It doesn't matter whether or not the deceased person left a will; what matters is the value of the assets left behind. If the estate's value is under the "small estates" limit in Massachusetts, you can take advantage of a simplified probate procedure, often called a "summary probate." Instead of having a court hearing in front of a judge, you may need only to file a simple form or two and wait for a certain amount of time before distributing the assets.

In some states, it can be even easier: Inheritors can use a simple affidavit to claim assets. (An affidavit is a statement you sign in front of a notary, swearing something is true.) If you live in one of those states, you just have to wait a required period of time, then sign a simple, sworn statement that no probate proceeding is happening in your state and that you are the person entitled to inherit a particular asset--a bank account, for example. 

When you are trying to determine whether or not an estate's value is below the Massachusetts small estates limit, the first thing to do is make a list of the assets. A simple spreadsheet or list will do. Not everything a person owns counts, though. For this list, include only the things that pass to heirs and beneficiaries by will or, if there's no will, by Massachusetts intestacy laws, which determine who inherits if there is no will.

Don't count assets that are held in joint tenancy, retirement plans, payable-on-death (POD) bank accounts, real estate transferred by a transfer-on-death deed, or transfer-on-death brokerage accounts. These assets don't count towards the small estate limit because they pass to the named beneficiaries regardless of what a will (or state intestacy law) says. If a person had a life insurance policy with a named beneficiary, the insurance proceeds won't count either.

Some states also don't count the amount of money owed on a car, or a house, while others count the fair market value of an asset, even it is subject to a loan or a mortgage.

For example, say Donald died in Massachusetts and owned the following assets:

  • A checking account with $2,345
  • A savings account with $2,567
  • A car with a blue book value of $6,500 (and no loan)
  • An IRA with $32,000, naming his son and daughter as beneficiaries
  • A life insurance policy worth $15,000, naming his son and daughter as beneficiaries

To figure out whether Donald is above or below Massachusetts's small estate limit, only the bank accounts and car would be counted, for a total of $11,412. His IRA and the life insurance proceeds aren't counted towards the limit because they will go to his beneficiaries directly. The value of the car is included because he doesn't owe money on it.
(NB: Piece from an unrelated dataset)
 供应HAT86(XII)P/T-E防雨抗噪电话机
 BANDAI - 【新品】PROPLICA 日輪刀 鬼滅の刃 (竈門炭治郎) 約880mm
That means the value of Donald's estate is under the Massachusetts small estates limit. His son and daughter, who inherit his assets under Massachusetts's intestacy laws because Donald had no will, would follow this procedure:


In Massachusetts, there's no Affidavit procedure available for small estates. There is a summary probate procedure available for estates that have no real property and a value that is less than $25,000, plus the value of a vehicle. Interested persons must file a Will (if any), inventory of the assets and a list of heirs with the court, and offer to serve as a voluntary personal representative.

Mass. Gen. Laws Ann. ch 190B, 3-1201 and following.

You can also use a summary probate procedure for estates in which the value of the estate, less liens or encumbrances, doesn't exceed the homestead allowance, exempt property, family allowance, and costs of administration, funeral expenses, and last illness expenses.

Mass. Gen. Laws Ann. ch 190B, 3-1203, 1204.